| 练习 |
把下面所有的行整理成一个 JSON 字符串列表，每行对应一个字符串，空行不要算进去。
▼▼▼
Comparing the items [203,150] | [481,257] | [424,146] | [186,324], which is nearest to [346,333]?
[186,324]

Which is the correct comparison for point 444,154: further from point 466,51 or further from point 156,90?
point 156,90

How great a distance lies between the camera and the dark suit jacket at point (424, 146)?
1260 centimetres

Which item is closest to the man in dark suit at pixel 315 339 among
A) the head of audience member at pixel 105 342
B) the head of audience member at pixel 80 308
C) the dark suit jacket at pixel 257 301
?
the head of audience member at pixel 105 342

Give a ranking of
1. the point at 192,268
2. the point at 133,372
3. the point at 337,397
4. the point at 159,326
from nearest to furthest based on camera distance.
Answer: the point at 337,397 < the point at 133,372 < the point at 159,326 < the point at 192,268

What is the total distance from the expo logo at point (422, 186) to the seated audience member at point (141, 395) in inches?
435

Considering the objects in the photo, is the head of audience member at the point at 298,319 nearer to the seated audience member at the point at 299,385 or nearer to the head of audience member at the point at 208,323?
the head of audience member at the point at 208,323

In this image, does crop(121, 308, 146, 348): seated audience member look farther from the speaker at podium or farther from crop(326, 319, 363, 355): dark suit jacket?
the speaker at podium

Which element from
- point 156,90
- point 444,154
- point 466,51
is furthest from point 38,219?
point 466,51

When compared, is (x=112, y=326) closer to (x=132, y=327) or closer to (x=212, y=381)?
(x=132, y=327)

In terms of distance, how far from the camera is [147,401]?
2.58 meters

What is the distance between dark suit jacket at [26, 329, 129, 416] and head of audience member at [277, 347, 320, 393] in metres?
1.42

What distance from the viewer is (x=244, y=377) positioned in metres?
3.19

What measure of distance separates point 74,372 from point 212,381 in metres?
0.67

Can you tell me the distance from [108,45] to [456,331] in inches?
▲▲▲
| 练习结果 |
[
  "Comparing the items [203,150] | [481,257] | [424,146] | [186,324], which is nearest to [346,333]?",
  "[186,324]",
  "Which is the correct comparison for point 444,154: further from point 466,51 or further from point 156,90?",
  "point 156,90",
  "How great a distance lies between the camera and the dark suit jacket at point (424, 146)?",
  "1260 centimetres",
  "Which item is closest to the man in dark suit at pixel 315 339 among",
  "A) the head of audience member at pixel 105 342",
  "B) the head of audience member at pixel 80 308",
  "C) the dark suit jacket at pixel 257 301",
  "?",
  "the head of audience member at pixel 105 342",
  "Give a ranking of",
  "1. the point at 192,268",
  "2. the point at 133,372",
  "3. the point at 337,397",
  "4. the point at 159,326",
  "from nearest to furthest based on camera distance.",
  "Answer: the point at 337,397 < the point at 133,372 < the point at 159,326 < the point at 192,268",
  "What is the total distance from the expo logo at point (422, 186) to the seated audience member at point (141, 395) in inches?",
  "435",
  "Considering the objects in the photo, is the head of audience member at the point at 298,319 nearer to the seated audience member at the point at 299,385 or nearer to the head of audience member at the point at 208,323?",
  "the head of audience member at the point at 208,323",
  "In this image, does crop(121, 308, 146, 348): seated audience member look farther from the speaker at podium or farther from crop(326, 319, 363, 355): dark suit jacket?",
  "the speaker at podium",
  "Which element from",
  "- point 156,90",
  "- point 444,154",
  "- point 466,51",
  "is furthest from point 38,219?",
  "point 466,51",
  "When compared, is (x=112, y=326) closer to (x=132, y=327) or closer to (x=212, y=381)?",
  "(x=132, y=327)",
  "In terms of distance, how far from the camera is [147,401]?",
  "2.58 meters",
  "What is the distance between dark suit jacket at [26, 329, 129, 416] and head of audience member at [277, 347, 320, 393] in metres?",
  "1.42",
  "What distance from the viewer is (x=244, y=377) positioned in metres?",
  "3.19",
  "What measure of distance separates point 74,372 from point 212,381 in metres?",
  "0.67",
  "Can you tell me the distance from [108,45] to [456,331] in inches?"
]